Figure 4b shows the discharge-charge voltage profiles cycled under a current density of 50 μA·cm⁻² over the voltage range of 0.01–3 V vs. Li⁺/Li. The initial discharge and charge areal capacities are 1.85 and 1.9 mA·h·cm⁻², respectively. It should be noted that the charge capacity is higher than discharge, which is due to the oxidation of Ni on the surface of Ni foam at high voltage. After the first cycle, the discharge profile can be divided into three parts: the initially sloped area between 2.0 and 1.0 V stems from the insertion of Li⁺ into Ni₂GeO₄, because of a typical solid solution reaction [32,33,34]. This is followed by another sloped area from 1 to 0.4 V, which is due to the electrochemical decomposition of Ni₂GeO₄ to Ni and Ge through a conversion reaction. Finally, the sloped area from 0.4 to 0.01 V is assigned to the delithiation of Li-Ge alloys, according to the results of CV test. It can be found that the first discharge profile is not in keeping with the CV curve and the following discharge profiles. This is a universal phenomenon for metallic oxide [35,36,37,38]. It is worth noting that there is a discharge sloped plateau at about 1.5 V (after first cycle) with a capacity 0.7 mA·h·cm⁻². So Ni₂GeO₄ is also a promising cathode material with high capacity for Li-ion batteries.

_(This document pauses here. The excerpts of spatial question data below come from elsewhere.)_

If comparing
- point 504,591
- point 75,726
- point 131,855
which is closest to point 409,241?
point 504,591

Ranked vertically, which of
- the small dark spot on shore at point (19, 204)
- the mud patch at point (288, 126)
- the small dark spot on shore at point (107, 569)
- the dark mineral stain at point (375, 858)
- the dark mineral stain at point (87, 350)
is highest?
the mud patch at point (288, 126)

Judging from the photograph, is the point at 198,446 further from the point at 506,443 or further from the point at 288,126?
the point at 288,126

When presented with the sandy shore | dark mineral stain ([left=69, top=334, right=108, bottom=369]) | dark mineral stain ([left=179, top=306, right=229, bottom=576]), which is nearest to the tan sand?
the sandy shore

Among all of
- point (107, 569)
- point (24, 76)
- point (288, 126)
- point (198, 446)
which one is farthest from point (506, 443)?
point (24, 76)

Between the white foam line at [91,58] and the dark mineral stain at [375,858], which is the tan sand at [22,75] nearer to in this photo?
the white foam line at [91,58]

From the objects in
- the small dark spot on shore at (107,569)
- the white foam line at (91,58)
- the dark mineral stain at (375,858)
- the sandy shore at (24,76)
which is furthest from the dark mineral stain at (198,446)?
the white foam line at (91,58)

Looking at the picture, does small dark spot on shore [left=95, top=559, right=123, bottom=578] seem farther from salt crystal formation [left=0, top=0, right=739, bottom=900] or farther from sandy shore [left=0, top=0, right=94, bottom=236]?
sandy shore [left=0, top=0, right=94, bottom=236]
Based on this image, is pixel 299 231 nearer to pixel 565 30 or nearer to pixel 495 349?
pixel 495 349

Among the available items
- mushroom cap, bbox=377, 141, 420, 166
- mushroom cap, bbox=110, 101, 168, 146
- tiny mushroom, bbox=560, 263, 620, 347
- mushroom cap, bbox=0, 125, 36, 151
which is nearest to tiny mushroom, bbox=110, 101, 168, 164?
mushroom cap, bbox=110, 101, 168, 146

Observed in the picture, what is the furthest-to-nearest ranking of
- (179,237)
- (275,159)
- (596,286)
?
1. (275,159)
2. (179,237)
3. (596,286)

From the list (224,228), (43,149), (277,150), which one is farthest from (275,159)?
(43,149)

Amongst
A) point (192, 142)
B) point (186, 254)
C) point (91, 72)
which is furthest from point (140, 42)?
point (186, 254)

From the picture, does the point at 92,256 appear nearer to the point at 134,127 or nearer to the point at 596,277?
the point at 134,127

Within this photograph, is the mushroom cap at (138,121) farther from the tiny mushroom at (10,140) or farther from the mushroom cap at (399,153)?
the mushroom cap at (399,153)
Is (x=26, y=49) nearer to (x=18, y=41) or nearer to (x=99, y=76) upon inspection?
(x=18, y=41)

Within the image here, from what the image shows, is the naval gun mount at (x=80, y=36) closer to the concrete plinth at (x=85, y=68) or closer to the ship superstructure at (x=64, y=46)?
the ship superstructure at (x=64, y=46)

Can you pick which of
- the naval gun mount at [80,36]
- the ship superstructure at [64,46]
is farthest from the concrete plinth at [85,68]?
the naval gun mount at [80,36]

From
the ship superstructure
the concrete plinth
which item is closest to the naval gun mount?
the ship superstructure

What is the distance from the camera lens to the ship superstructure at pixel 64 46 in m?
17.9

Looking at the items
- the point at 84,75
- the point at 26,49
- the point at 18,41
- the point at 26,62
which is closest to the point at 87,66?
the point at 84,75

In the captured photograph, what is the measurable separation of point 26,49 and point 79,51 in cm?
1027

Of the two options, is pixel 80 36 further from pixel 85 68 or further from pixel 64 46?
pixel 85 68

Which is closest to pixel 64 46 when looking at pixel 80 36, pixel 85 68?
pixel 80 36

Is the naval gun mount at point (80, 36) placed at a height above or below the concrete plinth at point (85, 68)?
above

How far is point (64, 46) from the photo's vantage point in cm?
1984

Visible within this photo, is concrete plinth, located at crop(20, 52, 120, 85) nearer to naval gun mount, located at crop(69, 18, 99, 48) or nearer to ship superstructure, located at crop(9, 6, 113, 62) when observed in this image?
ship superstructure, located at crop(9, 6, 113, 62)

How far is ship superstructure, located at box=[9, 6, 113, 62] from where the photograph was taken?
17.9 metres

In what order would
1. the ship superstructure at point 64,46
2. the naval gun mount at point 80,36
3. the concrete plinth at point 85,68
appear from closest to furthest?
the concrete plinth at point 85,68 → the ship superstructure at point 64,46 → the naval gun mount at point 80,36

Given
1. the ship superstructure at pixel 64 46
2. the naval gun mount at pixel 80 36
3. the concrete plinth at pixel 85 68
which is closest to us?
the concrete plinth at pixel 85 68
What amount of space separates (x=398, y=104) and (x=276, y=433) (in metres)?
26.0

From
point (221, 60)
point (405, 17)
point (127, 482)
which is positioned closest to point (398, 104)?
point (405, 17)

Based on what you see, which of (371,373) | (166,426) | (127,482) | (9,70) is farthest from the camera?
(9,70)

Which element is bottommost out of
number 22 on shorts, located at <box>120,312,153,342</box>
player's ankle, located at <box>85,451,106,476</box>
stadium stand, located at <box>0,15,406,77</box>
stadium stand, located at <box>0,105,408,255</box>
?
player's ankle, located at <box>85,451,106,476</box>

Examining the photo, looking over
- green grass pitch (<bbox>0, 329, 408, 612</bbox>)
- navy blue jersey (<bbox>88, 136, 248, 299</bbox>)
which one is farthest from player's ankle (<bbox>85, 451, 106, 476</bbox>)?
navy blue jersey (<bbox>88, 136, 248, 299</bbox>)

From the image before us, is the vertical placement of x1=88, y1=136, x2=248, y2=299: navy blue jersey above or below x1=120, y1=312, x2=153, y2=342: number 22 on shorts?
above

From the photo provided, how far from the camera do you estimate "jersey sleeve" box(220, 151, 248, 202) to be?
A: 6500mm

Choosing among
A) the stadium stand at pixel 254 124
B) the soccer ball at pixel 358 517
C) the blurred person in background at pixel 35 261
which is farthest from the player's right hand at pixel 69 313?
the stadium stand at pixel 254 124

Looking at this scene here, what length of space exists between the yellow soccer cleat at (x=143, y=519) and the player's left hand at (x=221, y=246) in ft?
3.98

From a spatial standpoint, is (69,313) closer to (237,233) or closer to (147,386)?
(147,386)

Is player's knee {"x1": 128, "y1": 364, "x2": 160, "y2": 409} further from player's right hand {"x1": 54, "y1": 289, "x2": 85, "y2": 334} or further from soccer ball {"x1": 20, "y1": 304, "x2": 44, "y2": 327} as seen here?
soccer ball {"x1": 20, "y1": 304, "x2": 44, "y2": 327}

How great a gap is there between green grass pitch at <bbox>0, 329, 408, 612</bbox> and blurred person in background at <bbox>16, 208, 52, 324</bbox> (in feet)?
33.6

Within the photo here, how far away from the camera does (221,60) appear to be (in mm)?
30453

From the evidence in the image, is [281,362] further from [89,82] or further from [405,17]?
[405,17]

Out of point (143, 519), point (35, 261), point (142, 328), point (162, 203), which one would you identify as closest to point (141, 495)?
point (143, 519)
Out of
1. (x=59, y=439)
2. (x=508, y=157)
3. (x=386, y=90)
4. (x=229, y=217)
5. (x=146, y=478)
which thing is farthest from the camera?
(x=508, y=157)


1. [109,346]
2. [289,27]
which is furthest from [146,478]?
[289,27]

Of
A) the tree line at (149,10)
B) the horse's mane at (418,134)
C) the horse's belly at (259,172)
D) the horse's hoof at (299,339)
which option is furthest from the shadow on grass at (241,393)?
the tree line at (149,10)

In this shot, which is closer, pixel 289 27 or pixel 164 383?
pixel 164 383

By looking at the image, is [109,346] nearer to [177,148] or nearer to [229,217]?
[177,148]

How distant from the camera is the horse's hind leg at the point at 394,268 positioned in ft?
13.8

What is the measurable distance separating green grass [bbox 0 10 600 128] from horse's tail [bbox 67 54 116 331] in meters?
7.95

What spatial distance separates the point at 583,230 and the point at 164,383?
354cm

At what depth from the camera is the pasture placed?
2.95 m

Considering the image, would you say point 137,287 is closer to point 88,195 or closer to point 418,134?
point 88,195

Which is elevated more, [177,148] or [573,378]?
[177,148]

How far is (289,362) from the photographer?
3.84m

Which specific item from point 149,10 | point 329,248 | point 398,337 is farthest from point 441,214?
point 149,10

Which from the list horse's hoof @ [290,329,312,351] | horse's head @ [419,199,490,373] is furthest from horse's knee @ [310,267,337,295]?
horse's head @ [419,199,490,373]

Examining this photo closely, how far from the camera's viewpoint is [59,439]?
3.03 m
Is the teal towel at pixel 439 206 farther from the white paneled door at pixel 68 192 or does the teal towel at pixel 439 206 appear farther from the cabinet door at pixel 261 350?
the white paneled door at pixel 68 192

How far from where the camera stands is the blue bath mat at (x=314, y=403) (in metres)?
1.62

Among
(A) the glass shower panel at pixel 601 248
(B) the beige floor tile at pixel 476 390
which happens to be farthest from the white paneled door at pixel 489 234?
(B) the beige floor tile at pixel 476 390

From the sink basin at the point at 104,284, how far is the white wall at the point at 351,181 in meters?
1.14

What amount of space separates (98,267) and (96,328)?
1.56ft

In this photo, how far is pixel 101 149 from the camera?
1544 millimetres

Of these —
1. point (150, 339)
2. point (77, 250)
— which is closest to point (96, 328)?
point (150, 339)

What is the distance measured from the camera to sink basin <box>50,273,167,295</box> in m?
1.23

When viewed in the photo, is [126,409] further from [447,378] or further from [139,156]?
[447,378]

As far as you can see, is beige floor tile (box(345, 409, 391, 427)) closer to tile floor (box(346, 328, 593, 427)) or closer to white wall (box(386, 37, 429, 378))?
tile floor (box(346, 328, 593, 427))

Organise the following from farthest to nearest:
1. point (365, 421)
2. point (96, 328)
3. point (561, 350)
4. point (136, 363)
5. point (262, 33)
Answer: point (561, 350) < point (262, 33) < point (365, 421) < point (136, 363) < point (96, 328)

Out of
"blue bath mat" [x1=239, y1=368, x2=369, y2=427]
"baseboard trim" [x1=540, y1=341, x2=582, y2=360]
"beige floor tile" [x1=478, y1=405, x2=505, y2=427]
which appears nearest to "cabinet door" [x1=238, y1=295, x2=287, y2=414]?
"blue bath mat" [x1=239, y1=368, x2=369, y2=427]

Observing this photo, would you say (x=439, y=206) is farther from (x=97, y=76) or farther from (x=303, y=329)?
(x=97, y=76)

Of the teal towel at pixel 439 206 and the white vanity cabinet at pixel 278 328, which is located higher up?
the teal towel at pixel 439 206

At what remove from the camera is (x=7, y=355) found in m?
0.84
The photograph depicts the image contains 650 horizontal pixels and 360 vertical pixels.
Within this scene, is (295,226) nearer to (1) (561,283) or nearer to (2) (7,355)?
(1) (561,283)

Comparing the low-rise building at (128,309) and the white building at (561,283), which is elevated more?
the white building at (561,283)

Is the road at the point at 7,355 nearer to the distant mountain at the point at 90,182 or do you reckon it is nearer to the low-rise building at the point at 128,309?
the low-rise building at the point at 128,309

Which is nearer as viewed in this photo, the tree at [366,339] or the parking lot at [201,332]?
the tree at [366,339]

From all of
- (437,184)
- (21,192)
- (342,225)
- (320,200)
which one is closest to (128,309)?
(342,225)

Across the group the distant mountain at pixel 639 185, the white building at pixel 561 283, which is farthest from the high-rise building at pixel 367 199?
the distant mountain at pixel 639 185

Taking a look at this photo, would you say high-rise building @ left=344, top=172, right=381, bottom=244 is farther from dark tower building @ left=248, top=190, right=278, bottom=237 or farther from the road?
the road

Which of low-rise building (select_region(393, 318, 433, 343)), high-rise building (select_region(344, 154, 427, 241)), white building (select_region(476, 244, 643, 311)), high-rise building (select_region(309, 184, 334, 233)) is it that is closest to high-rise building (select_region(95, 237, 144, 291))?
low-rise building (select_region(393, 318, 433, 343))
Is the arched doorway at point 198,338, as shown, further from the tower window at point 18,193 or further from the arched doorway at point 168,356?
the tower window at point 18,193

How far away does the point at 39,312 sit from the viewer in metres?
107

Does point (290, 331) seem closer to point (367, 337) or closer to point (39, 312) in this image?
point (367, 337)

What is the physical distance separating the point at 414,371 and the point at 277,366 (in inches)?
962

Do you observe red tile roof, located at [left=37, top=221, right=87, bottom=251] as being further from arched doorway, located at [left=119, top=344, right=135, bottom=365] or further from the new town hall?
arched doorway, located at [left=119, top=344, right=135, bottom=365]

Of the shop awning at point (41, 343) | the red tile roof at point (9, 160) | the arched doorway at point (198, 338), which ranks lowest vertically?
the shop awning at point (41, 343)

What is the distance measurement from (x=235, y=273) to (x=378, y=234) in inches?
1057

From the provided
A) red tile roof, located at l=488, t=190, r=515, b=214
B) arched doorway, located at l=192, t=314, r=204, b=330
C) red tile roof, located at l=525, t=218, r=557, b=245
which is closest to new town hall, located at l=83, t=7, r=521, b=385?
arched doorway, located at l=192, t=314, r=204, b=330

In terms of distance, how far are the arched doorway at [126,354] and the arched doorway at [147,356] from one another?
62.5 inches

The cycling performance of Ni₂GeO₄ porous nanosheets is shown in Figure 4c, which exhibits its excellent cyclability with high capacity. At the current density of 50 μA·cm⁻², the reversible areal capacity is 1.9 mA·h·cm⁻² in the first cycle and remains at 1.25 mA·h·cm⁻² after 100 cycles. Even at the high current density of 200 μA·cm⁻², an appealing cycle performance of 0.9 mA·h·cm⁻² after 100 cycles can be obtained. Notably, the Ni₂GeO₄ porous nanosheets still shows high Li⁺ storage and excellent cycling stability even at a very high rate (Figure 4d). For testing, the cell was discharged/charged at various current densities from 50 to 500 μA·cm⁻² each for five cycles. The reversible areal capacities are 1.7, 1.3, 0.9 and 0.8 mA·h·cm⁻² at 50, 100, 200 and 500 μA·cm⁻², respectively, exhibiting attractive rate performance.

4. Conclusions

In summary, an advanced three-dimensional electrode was fabricated by growing porous Ni₂GeO₄ nanosheets on Ni foam for high-performance Li-ion batteries. The efficient two-step synthesis involves growing a bimetallic (Ni, Ge) hydroxide precursor on Ni foam, and subsequent thermal conversion into Ni₂GeO₄. The as-prepared Ni₂GeO₄ nanosheets possess numerous inter-particle mesopores with a size of 5 to 15 nm. Owing to these advantageous structural features, this hybrid electrode of porous Ni₂GeO₄ nanosheets supported on Ni foam are able to deliver high capacity with good cycling stability. The simple and effective synthesis strategies, coupled with excellent electrochemical performance, make Ni₂GeO₄ an attractive anode material for LIBs. Our work opens up the possibility of constructing advanced electrodes for mixed metal oxides (M_xGeO_y).